Work item
Where an entry contains a picture, omit the picture and repeat the rest exactly.

[Dataset entries — start]

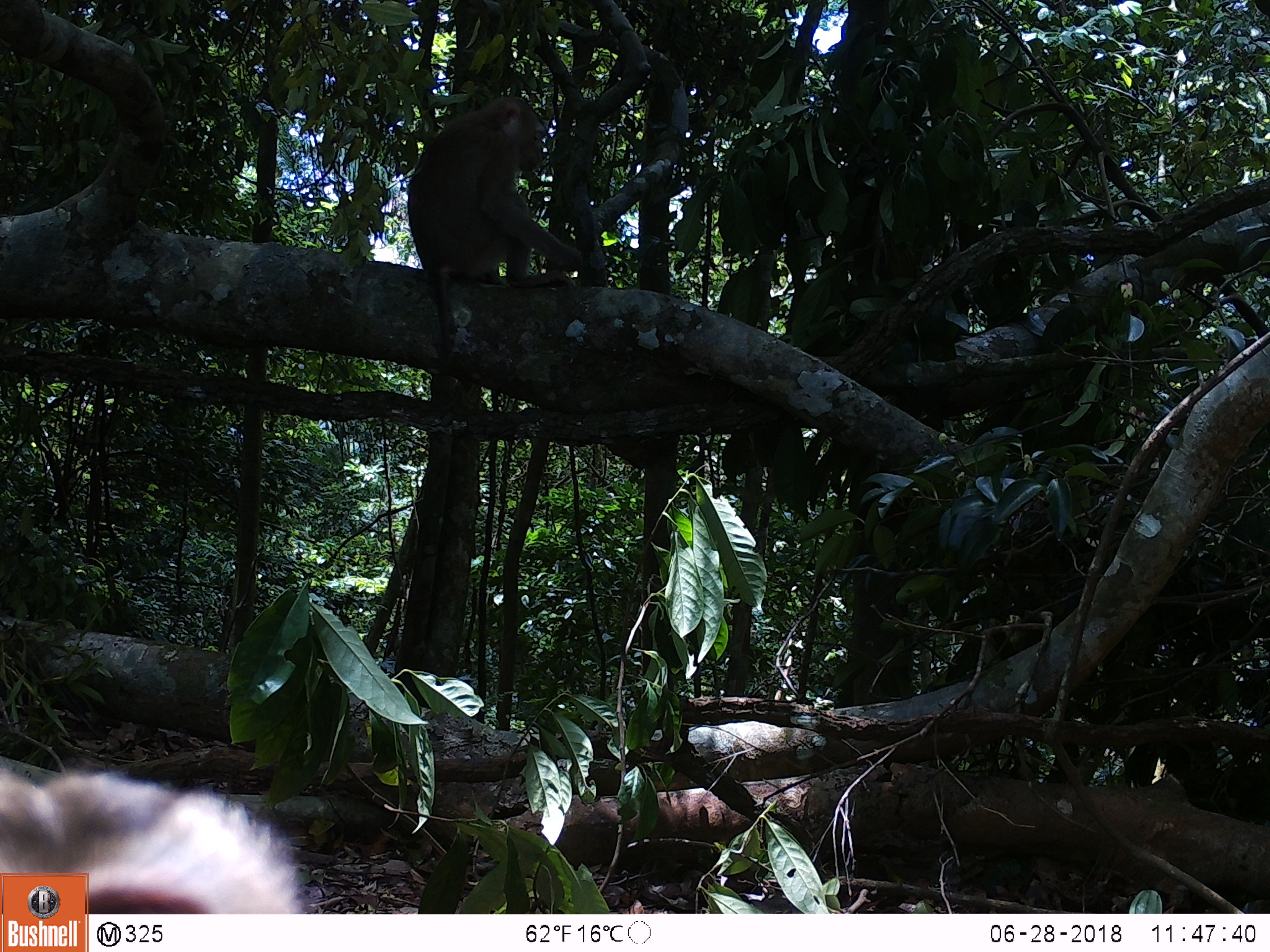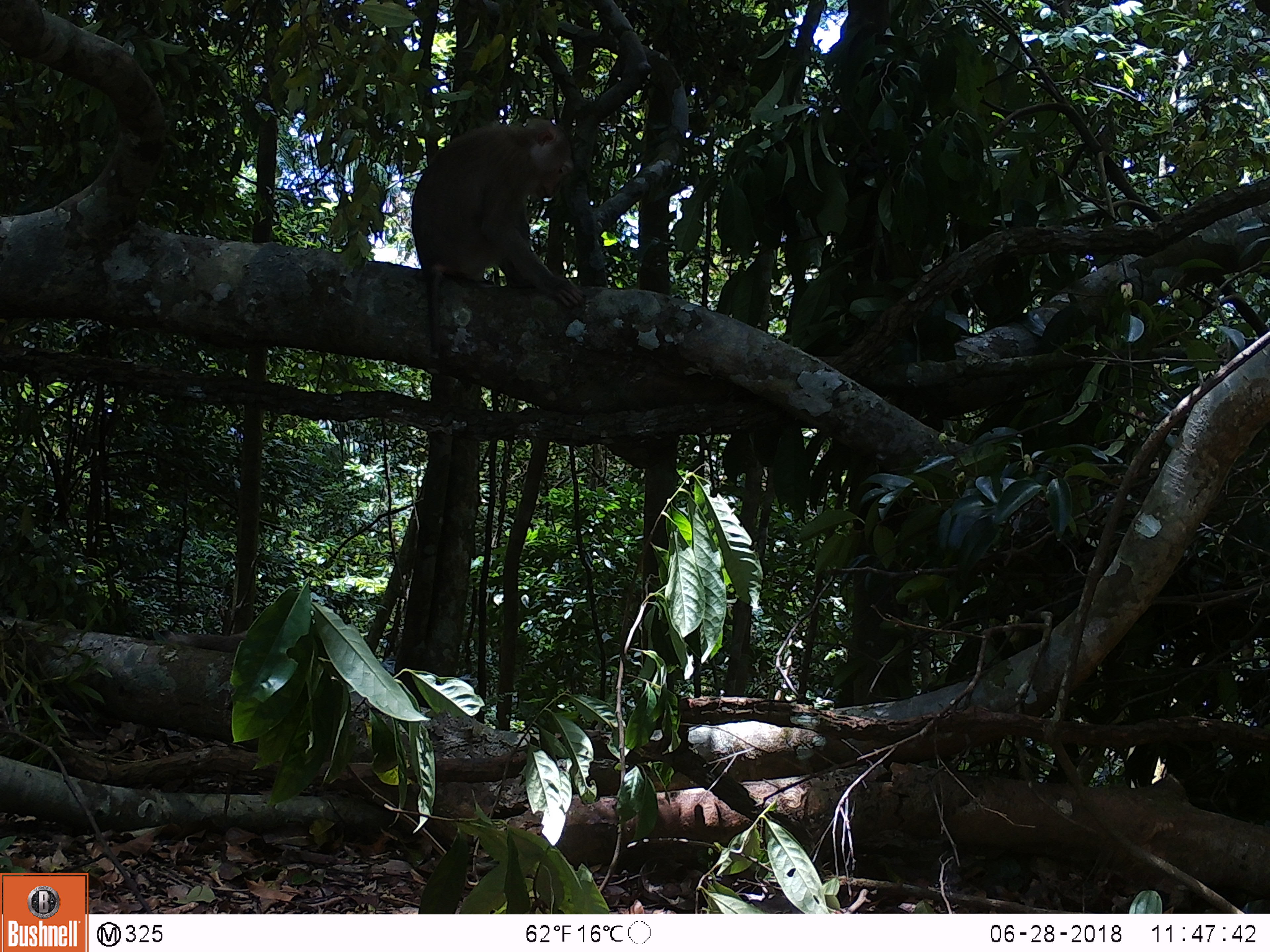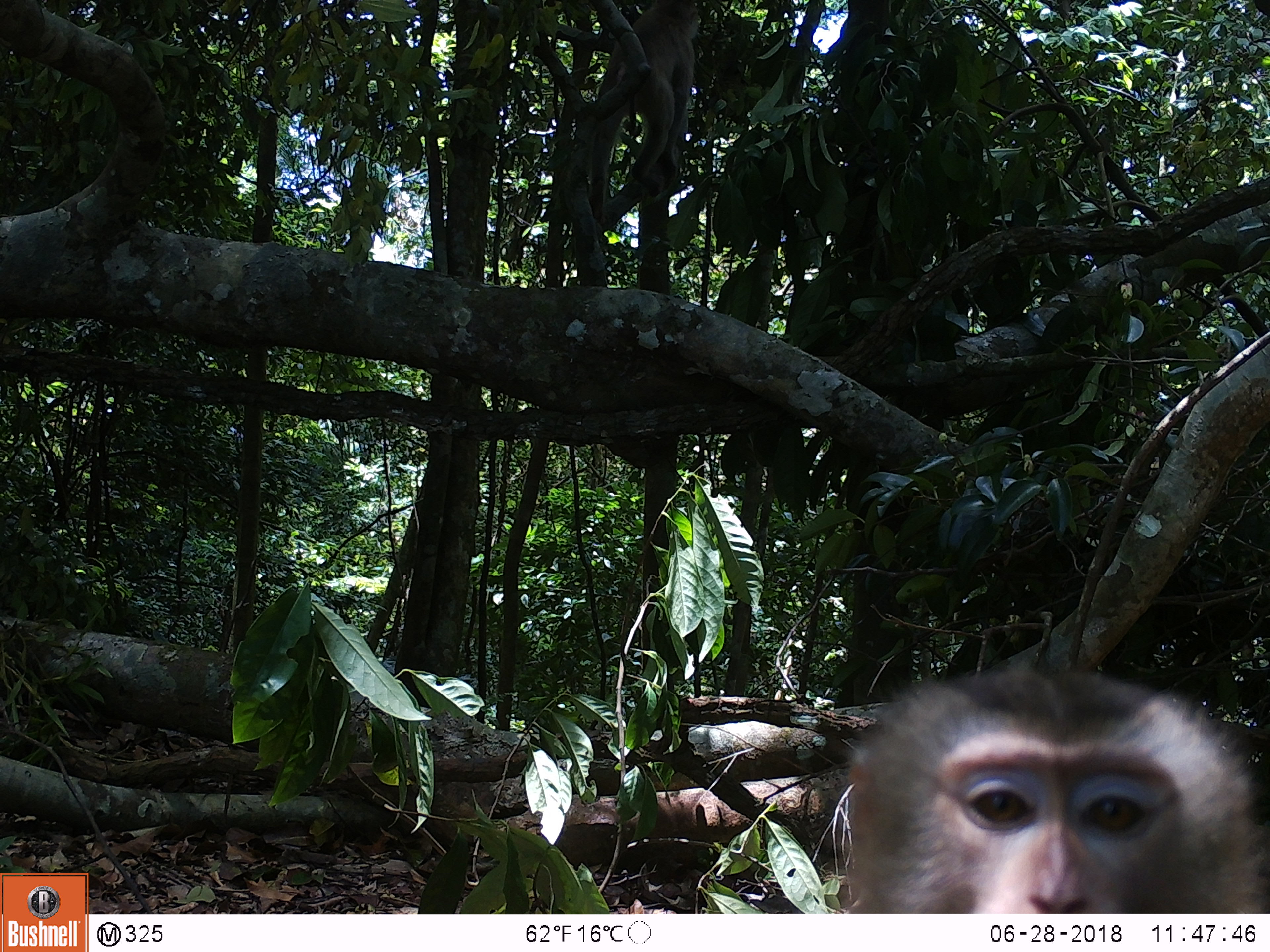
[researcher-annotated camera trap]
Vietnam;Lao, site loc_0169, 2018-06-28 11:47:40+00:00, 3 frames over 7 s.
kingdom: Animalia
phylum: Chordata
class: Mammalia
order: Primates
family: Cercopithecidae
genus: Macaca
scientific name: Macaca nemestrina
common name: pig-tailed macaque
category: pig tailed macaque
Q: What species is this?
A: Pig tailed macaque (pig-tailed macaque) (Macaca nemestrina).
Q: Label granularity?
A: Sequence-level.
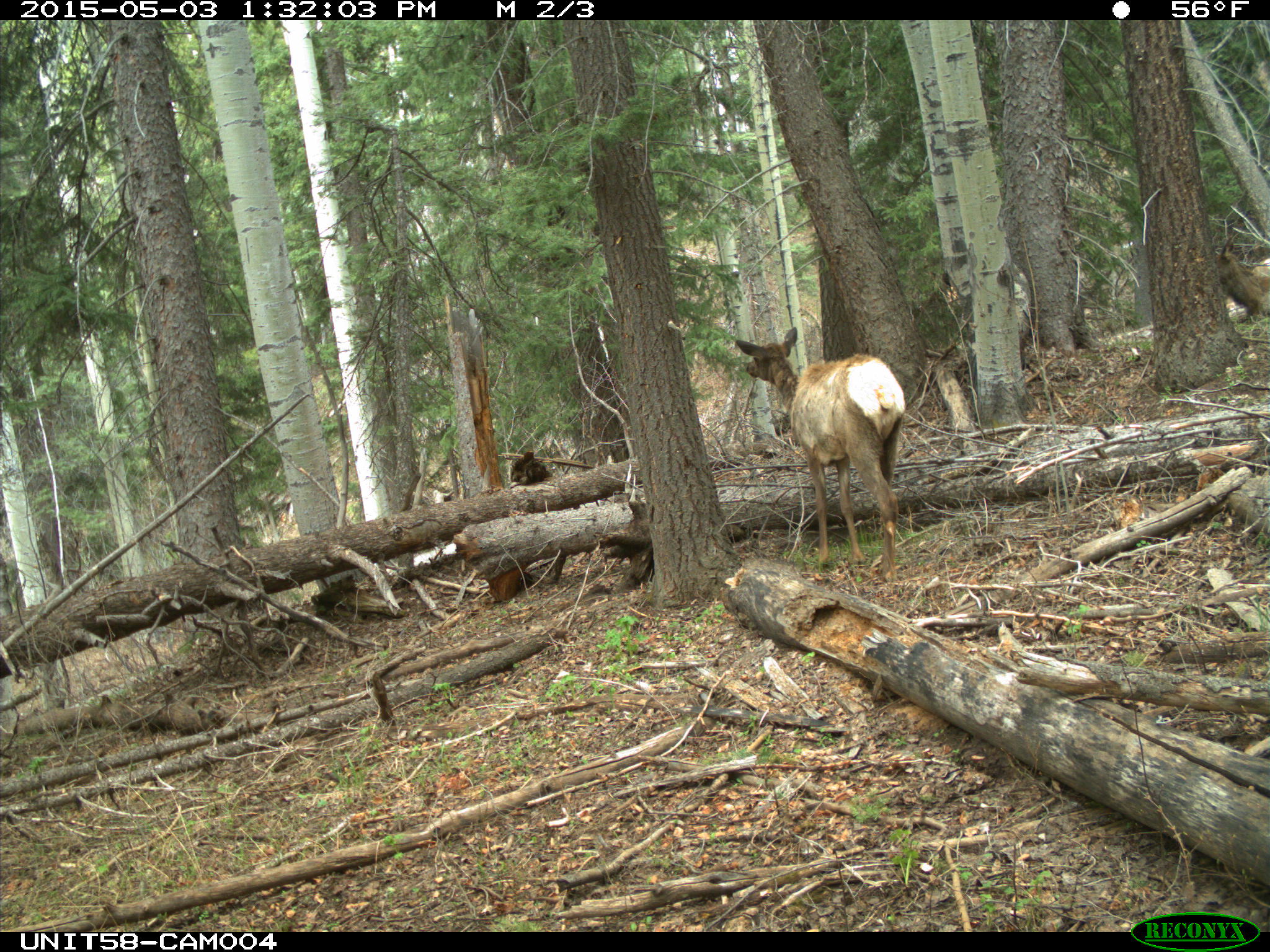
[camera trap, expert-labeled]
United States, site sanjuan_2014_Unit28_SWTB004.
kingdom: Animalia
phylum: Chordata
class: Mammalia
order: Artiodactyla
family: Cervidae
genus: Cervus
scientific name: Cervus elaphus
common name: red deer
Cervus elaphus (red deer).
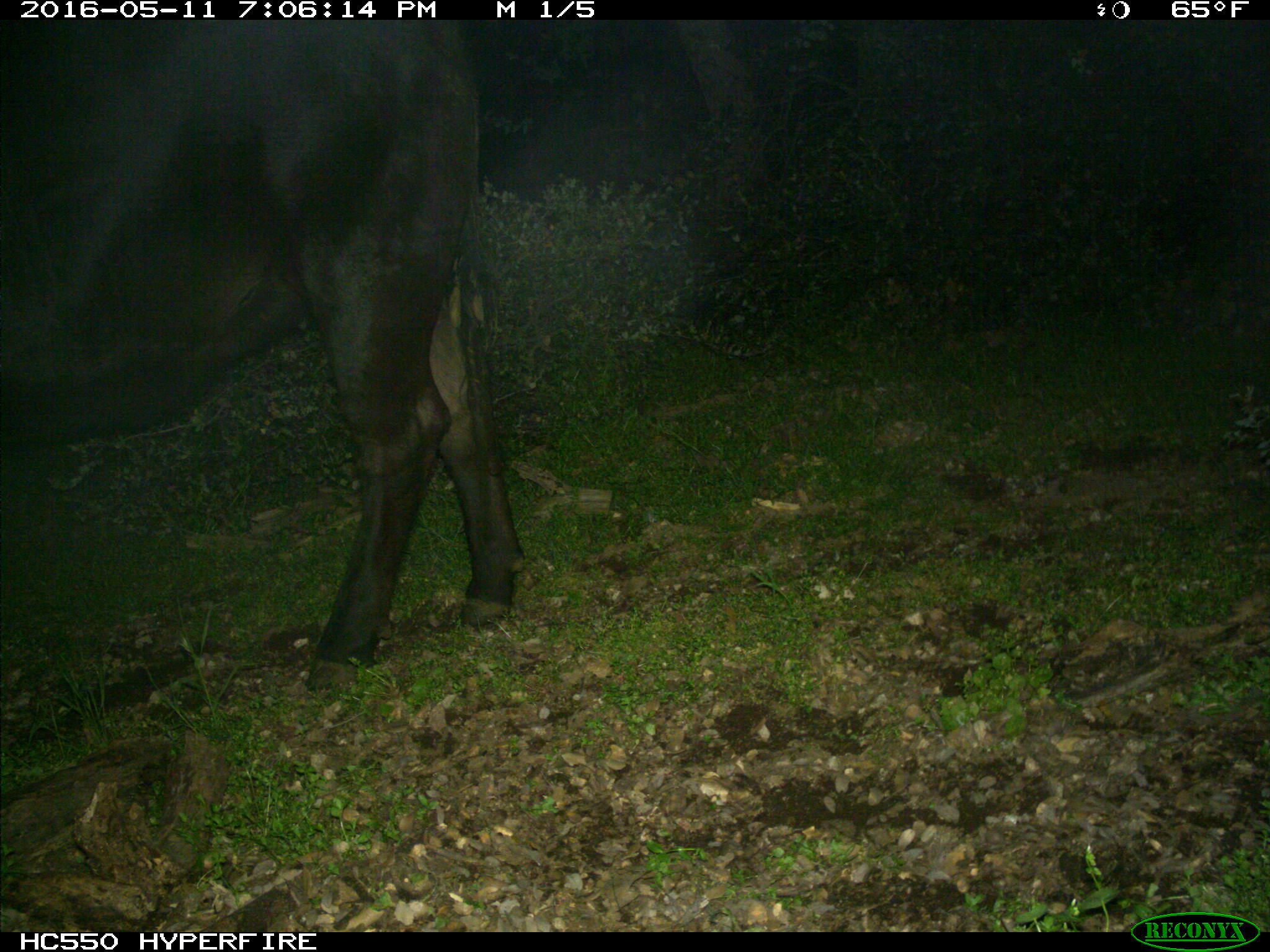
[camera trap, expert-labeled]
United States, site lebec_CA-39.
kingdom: Animalia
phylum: Chordata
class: Mammalia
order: Artiodactyla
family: Bovidae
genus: Bos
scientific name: Bos taurus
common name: domestic cow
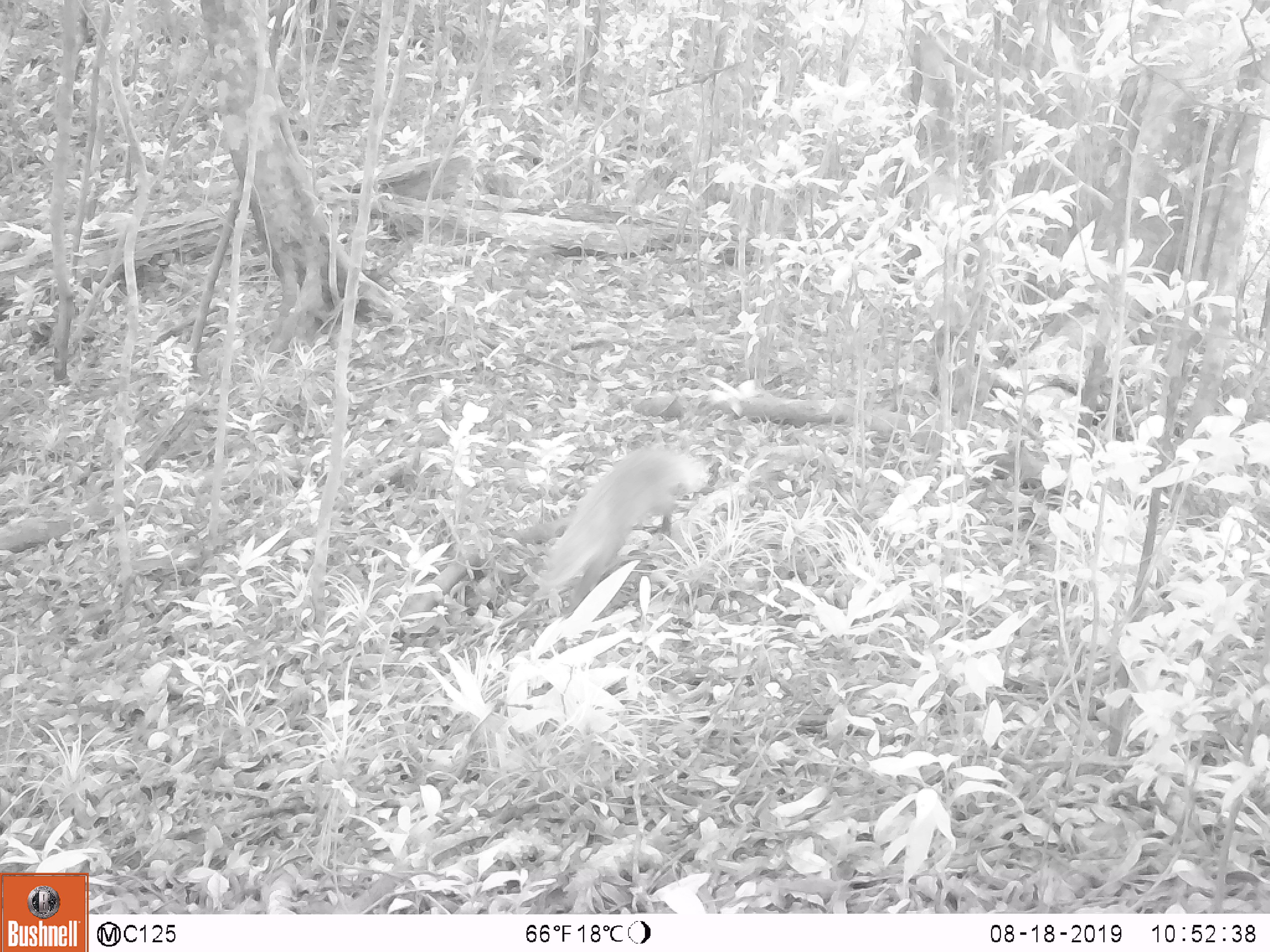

[Dataset entries — finish]

Task answer
[researcher-annotated camera trap]
Vietnam;Lao, site loc_0169, 2018-06-28 11:47:40+00:00, 3 frames over 7 s.
kingdom: Animalia
phylum: Chordata
class: Mammalia
order: Primates
family: Cercopithecidae
genus: Macaca
scientific name: Macaca nemestrina
common name: pig-tailed macaque
category: pig tailed macaque
Q: What species is this?
A: Pig tailed macaque (pig-tailed macaque) (Macaca nemestrina).
Q: Label granularity?
A: Sequence-level.
[camera trap, expert-labeled]
United States, site sanjuan_2014_Unit28_SWTB004.
kingdom: Animalia
phylum: Chordata
class: Mammalia
order: Artiodactyla
family: Cervidae
genus: Cervus
scientific name: Cervus elaphus
common name: red deer
Cervus elaphus (red deer).
[camera trap, expert-labeled]
United States, site lebec_CA-39.
kingdom: Animalia
phylum: Chordata
class: Mammalia
order: Artiodactyla
family: Bovidae
genus: Bos
scientific name: Bos taurus
common name: domestic cow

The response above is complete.